Unfortunately this doesn’t help your situation, so I’d recommend taking a full offline backup using iTunes, erasing the phone and restoring your backup once you get the device back.
I'm sure plenty fall for it. All those nudes don't leak themselves.
Doesn't answer your question, but be careful that your distrust doesn't lead you into worse trouble.
No need to hack devices, anymore: https://www.cnn.com/2023/09/20/europe/spain-deepfake-images-...
https://www.samsung.com/uk/support/mobile-devices/what-is-ma...
Yes, the primary device user data remains encrypted. The temporary user functions in a sandboxed state.
>Can thiefs access it and make phone usable?
The expected functionality prohibits access to the primary user data. Even if they were able to break from the sandboxed space somehow, the primary user data maintains an encrypted state.
That was not my point.. just thinking if that would add resell value for the phone. Currently it is zero for iPhones.
Poster is concerned about entering password on a device used by many. Poster could go home log on to iCloud on a device they own and disable Find my from there. No passcodes handed over. No access to device data, remains encrypted.
This avoids a lot of hassle with the store’s repair team and is the same price as most repairs. (The front glass only repair is slightly cheaper than ERS but wouldn’t you rather get a new phone, battery, etc for slightly more?)
[0] https://support.apple.com/iphone/repair/express-replacement
E: no wait I'd just plug it into a computer
The data-storage capacity of things like a TPM or Apple's secure enclave is absolutely tiny (e.g. the TPM specification[1] only requires ~7KiB) - which makes sense considering it only needs to store a handful of encryption keys and other stored-secrets.
[1]https://trustedcomputinggroup.org/resource/pc-client-platfor...
The iPhone does allow you to initiate the enrollment for your Apple Watch without entering the card number again, you just need to re-enter the CVV.
That you can actively ask it to transfer data to the Watch or Cloud doesn't automatically mean that it is not using the TPM for storing that data at rest, requiring the phone to be unlocked for any such transfer.
The Secure Enclave is small, but supported between 8 and 16 cards, depending on hardware. As of iOS 17, the atorage is based on actual space available and can store upwards of 30 cards on an iPhone 14.
I manage RMA for consumer electronics, and we don't do any shit like that.
We just have a factory test firmware that is signed by us, that can be booted from a USB storage, boots in RAM (so it doesn't need anything from local storage except first stage bootloader, and we disable secure enclave in first stage boot in that mode).
It's still a bit of a security tradeoff since that gives attacker an extra surface area to execute code on Application Processor, but still nowhere near giving your password to strangers?
Maybe the apple support app uses a similar mechanism to disable find my?

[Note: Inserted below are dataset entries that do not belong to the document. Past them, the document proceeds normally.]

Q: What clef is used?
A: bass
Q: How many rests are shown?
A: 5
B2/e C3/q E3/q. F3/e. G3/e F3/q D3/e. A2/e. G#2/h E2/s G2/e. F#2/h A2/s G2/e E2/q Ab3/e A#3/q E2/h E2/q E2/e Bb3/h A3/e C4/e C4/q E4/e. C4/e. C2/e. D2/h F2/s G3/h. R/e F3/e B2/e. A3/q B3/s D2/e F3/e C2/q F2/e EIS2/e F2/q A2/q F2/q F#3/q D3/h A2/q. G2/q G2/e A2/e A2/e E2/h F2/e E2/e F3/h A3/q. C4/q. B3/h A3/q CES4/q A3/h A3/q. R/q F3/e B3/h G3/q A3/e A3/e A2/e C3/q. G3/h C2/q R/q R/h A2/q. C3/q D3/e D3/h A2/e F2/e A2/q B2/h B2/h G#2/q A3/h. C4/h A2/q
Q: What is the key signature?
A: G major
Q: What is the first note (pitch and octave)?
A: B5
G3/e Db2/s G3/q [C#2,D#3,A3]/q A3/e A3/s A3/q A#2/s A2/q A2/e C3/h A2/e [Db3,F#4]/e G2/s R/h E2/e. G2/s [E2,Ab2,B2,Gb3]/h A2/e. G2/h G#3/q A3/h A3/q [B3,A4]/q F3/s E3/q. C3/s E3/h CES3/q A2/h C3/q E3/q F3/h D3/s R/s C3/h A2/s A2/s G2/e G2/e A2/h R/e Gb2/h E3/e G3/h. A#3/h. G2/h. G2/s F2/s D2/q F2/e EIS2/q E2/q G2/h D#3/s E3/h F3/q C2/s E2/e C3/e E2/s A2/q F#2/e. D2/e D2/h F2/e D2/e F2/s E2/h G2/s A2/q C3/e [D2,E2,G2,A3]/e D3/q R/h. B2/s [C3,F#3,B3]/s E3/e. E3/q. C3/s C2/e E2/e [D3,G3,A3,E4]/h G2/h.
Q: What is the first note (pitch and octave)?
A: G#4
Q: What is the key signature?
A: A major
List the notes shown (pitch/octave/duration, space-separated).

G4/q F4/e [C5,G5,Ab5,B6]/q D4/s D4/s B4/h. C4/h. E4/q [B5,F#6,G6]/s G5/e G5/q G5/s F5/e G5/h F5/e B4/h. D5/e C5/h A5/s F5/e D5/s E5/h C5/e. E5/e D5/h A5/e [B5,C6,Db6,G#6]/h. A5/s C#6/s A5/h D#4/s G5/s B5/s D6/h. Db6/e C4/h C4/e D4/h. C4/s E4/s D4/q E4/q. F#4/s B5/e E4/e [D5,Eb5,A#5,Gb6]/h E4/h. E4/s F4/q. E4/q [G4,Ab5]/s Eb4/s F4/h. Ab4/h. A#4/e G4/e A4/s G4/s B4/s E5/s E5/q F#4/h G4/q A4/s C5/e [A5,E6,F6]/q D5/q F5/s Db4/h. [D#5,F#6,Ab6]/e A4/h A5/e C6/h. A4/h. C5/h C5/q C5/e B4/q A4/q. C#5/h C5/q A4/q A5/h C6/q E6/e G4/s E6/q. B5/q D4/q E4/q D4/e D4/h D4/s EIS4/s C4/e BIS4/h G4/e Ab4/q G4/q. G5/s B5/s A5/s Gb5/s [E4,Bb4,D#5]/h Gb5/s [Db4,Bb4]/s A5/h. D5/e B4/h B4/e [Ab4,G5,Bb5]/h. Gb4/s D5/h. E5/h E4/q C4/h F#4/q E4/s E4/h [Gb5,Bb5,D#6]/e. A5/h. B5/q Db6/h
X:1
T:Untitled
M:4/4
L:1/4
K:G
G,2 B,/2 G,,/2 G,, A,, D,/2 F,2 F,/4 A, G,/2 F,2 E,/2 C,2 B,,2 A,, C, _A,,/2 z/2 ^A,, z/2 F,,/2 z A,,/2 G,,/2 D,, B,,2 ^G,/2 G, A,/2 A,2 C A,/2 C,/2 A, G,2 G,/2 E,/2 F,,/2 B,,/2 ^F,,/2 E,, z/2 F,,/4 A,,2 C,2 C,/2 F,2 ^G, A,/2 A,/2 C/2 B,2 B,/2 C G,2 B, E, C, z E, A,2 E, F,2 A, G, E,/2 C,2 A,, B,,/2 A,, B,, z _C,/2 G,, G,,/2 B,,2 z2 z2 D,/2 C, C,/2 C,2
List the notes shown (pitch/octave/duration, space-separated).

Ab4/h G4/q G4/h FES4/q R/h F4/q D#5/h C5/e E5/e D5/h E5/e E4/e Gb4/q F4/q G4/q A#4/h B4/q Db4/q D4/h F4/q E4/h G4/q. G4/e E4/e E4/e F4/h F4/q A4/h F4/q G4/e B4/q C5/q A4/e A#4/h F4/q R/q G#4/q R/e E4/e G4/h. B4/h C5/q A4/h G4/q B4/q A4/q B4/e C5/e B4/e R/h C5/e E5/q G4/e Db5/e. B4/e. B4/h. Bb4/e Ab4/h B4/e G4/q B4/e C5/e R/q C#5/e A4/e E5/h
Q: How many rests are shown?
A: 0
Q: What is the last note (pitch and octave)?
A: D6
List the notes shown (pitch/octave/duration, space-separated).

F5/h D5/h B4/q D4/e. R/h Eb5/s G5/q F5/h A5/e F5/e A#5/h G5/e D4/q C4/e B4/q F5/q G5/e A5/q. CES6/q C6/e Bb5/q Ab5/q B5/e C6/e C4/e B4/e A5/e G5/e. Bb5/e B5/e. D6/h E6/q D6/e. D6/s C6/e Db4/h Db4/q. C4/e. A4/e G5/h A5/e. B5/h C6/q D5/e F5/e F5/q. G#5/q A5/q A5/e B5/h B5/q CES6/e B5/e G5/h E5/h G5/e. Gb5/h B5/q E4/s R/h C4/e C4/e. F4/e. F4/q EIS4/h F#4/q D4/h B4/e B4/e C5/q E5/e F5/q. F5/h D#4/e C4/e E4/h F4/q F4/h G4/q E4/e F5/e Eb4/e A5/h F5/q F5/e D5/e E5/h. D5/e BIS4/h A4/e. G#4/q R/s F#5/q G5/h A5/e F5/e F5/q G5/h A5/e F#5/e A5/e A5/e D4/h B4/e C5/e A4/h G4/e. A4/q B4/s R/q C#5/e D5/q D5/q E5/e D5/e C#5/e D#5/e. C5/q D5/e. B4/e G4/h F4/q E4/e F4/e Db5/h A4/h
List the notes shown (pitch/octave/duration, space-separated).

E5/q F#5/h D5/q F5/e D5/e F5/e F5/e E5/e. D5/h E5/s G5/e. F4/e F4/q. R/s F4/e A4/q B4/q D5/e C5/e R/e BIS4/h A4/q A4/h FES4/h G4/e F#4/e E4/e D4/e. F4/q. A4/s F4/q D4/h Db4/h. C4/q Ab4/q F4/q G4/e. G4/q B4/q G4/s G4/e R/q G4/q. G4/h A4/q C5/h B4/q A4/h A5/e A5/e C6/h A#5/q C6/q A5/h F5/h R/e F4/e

As far as the Apple support app, I think that Apple does have a legitimate app under that name. However, usually find my is disabled under the find my app, not the Apple support app (unless Apple stores use a custom version with it in there or it’s hidden in the regular app where I can’t find it). It’s also possible the support app just redirected you to the find my app. Either way, if you don’t trust the app, you could just go to a web browser at home and disable it via the web app for find my so they can proceed with the repair. I don’t know if third party repair shops will also make you disable find my, but I know Apple usually asks you to disable find my first
So I just went to a nearby repair guy who only asked for my phone number to update me on the repair status.